Time: 2026-05-07 10：00

Venue: Room W105, Physics Building

Abstract:The advent of artificial intelligence is generating a higher-than-ever demand of data transfer, processing and storage in the cloud. Present-day data processing technology cannot be scaled up to THz frequency. It has been proposed that magnetic waves in solids, i.e. spin waves or magnons, are promising information carriers for future THz information technology with low energy dissipations. In this talk, I will focus on collective magnetic excitations (i.e. magnons). I will briefly discuss how these excitations can be coupled to charge degrees of freedom - a key concept underlying spintronics - highlighting recent progress involving processes at terahertz frequencies [1-2]. The main part of the talk will address the optical manipulation of magnons. I will show how resonant excitation of specific magnetic and electronic transitions drives the system into non-equilibrium states in which magnon modes, that are not directly excited, become activated and substantially modified. In particular magnon frequencies can be modified up to 40% of their original value at room temperature in a 20 nm thick magnet [3]. Alternatively, the resonant pumping of high-momentum magnons can be explored by means of mid-infrared laser pulses. This excitation pathway activates distinct zone-center modes whose amplitudes and frequencies are strongly renormalized compared to their equilibrium values [4]. I will conclude by outlining future perspectives of this research direction, with the long-term goal of achieving arbitrary optical control over magnon dispersion relations in quantum materials.

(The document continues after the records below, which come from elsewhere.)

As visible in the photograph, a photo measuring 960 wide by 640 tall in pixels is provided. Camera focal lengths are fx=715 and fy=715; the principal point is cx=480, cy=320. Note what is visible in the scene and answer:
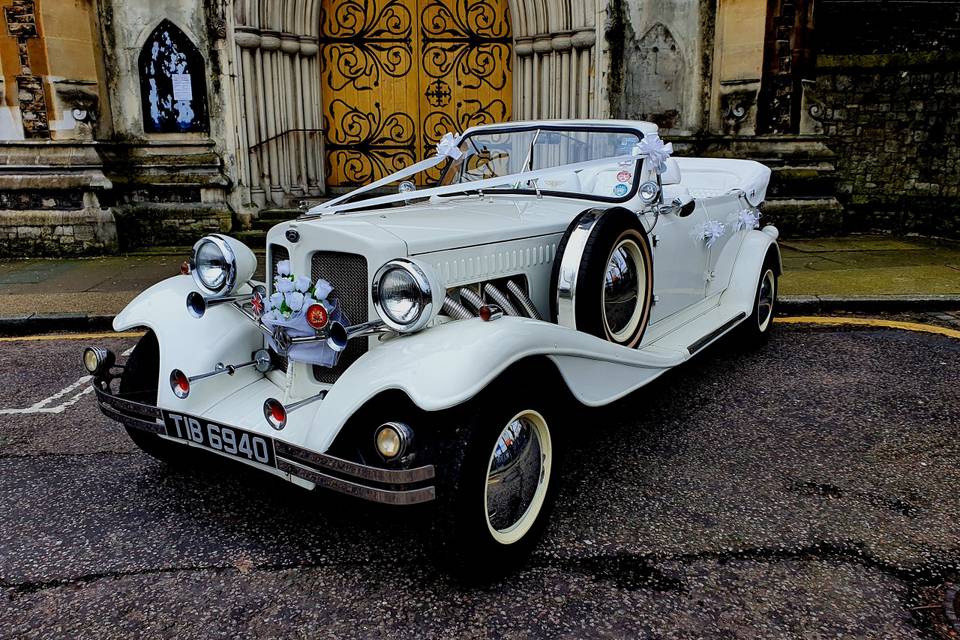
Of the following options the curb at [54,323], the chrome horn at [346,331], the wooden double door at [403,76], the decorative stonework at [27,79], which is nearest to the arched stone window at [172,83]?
the decorative stonework at [27,79]

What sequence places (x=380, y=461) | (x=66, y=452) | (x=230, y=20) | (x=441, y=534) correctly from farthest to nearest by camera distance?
(x=230, y=20) < (x=66, y=452) < (x=380, y=461) < (x=441, y=534)

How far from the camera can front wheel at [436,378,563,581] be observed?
2.29 m

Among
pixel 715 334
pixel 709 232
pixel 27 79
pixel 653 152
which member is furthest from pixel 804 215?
pixel 27 79

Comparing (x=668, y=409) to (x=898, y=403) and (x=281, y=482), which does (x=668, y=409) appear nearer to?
(x=898, y=403)

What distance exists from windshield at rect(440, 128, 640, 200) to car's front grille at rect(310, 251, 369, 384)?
1.47 meters

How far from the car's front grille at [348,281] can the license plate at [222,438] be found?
590 millimetres

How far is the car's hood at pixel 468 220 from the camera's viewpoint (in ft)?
9.61

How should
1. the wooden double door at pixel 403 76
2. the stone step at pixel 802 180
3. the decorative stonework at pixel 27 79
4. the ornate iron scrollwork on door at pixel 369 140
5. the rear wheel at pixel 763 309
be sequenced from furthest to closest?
1. the ornate iron scrollwork on door at pixel 369 140
2. the wooden double door at pixel 403 76
3. the stone step at pixel 802 180
4. the decorative stonework at pixel 27 79
5. the rear wheel at pixel 763 309

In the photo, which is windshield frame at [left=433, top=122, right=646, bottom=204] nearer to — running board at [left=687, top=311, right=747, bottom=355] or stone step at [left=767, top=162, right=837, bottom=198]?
running board at [left=687, top=311, right=747, bottom=355]

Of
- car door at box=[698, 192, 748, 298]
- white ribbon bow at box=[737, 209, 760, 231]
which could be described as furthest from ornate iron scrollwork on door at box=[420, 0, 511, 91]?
car door at box=[698, 192, 748, 298]

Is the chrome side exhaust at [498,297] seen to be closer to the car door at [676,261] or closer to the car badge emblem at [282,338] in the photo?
the car badge emblem at [282,338]

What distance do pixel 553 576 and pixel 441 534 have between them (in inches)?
19.7

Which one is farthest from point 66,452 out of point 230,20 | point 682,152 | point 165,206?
point 682,152

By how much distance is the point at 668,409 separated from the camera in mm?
4152
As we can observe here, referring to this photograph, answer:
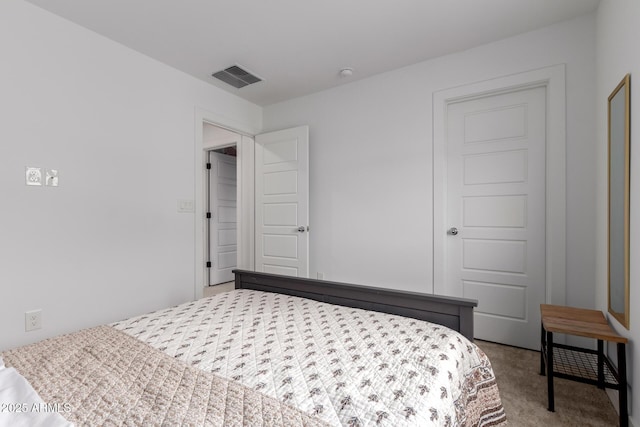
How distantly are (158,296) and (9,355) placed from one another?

Bio：Dr. Davide Bossini received his PhD at the Radboud University Nijmegen (The Netherlands) in 2015, focusing on the optical generation of coherent magnons in dielectric materials with several technique. He spent then two years as a postdoctoral fellow in the University of Tokyo, supported by a JSPS (Japanese Society for the Promotion of Science) fellowship. He was then appointed as junior group leader at the TU Dortmund (Germany). After being awarded the prestigious Emmy Noether grant from the German Science Foundation (DFG), he moved to the University of Konstanz (Germany), where he set up his own junior group. Dr. Bossini’s contribution to the field of optical control of quantum materials has been recognised by the IEEE Magnetics Society “Early Career Award” (2019) and the I-LAMP “Early Career Award” (2020).